Hal demikian sebagaimana Allah menjelaskan di surah Al Insyirah
فَإِنَّ مَعَ الْعُسْرِ يُسْرًا
Karena sesungguhnya sesudah kesulitan itu ada kemudahan
إِنَّ مَعَ الْعُسْرِ يُسْرًا
Sesungguhnya sesuad kesulitan itu ada kemudahan
***
Menurut pandangan Buya Hamka pada ayat merupakan sebuah sunatullah kehidupan manusia. manusia yang memikul berat beban tersebut (persoalan kehidupan) nantinya akan mendapatkan kebahagian yang hakiki. Sebagaimana Nabi Muhammad yang diberikan beban yang amat berat, sampai ia merasa bahwa tulang punggungnya akan patah memikulnya.
Sunatullah yang dimaksud oleh Buya Hamka merupakan, satu pengecualian bahwa, se berat apapun persoalan yang kamu hadapi, maka akan datang saatnya kemudahan tersebut. karena itulah sunatullah (ketetapan) dari Allah. Inilah yang dimaksud juga sebagai scenario Allah yang menajdikan tolak ukur Allah untuk melihat hambanya sejauh mana ia mampu istiqomah. Namun yang menjadi penting dalam persoalan kehidupan manusia ini ialah Ketika manusia telah sering merasakan kesukaran hidup, kesulitasn, kesempitan dan sebagainya akan membuat manusia menjadi bertambah cerdas dalam menghadapi kehidupan dan mnejadikan kehidupan manusia menjadi dinamis.

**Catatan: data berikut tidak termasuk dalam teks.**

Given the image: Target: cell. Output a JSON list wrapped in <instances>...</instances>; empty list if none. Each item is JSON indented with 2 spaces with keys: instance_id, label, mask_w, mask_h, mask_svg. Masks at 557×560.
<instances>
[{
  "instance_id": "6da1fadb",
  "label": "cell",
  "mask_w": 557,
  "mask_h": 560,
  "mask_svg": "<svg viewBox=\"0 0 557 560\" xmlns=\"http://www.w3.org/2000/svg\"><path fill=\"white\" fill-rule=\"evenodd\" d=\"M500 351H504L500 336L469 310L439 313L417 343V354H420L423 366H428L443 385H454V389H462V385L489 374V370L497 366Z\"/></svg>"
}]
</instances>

Buya Hamka kemudian memberikan penegasan kepada umat manusia khususnya kaum muslimin bahwa untuk menghadapi seluruh persoalan itu di butuhkan iman yang tinggi dipupuk di dalam jiwa manusia. justru lemah iman akan membuat kita terjadi ditengah jalan sebelum pada akhirya kita sampai di garis finis yang telah ditentukan.
Olehnya itu, setiap manusia harus memiliki kesadaran individu dan kolektif untuk dikembangkan. Kesadaran individu akan mengantarkan manusia kepada kesadaran akan rasa saling menyanyangi satu sama lain. Setelahnya akan timbul kesadaran kolektif untuk menumbuhkan kehidupan yang mengembirakan.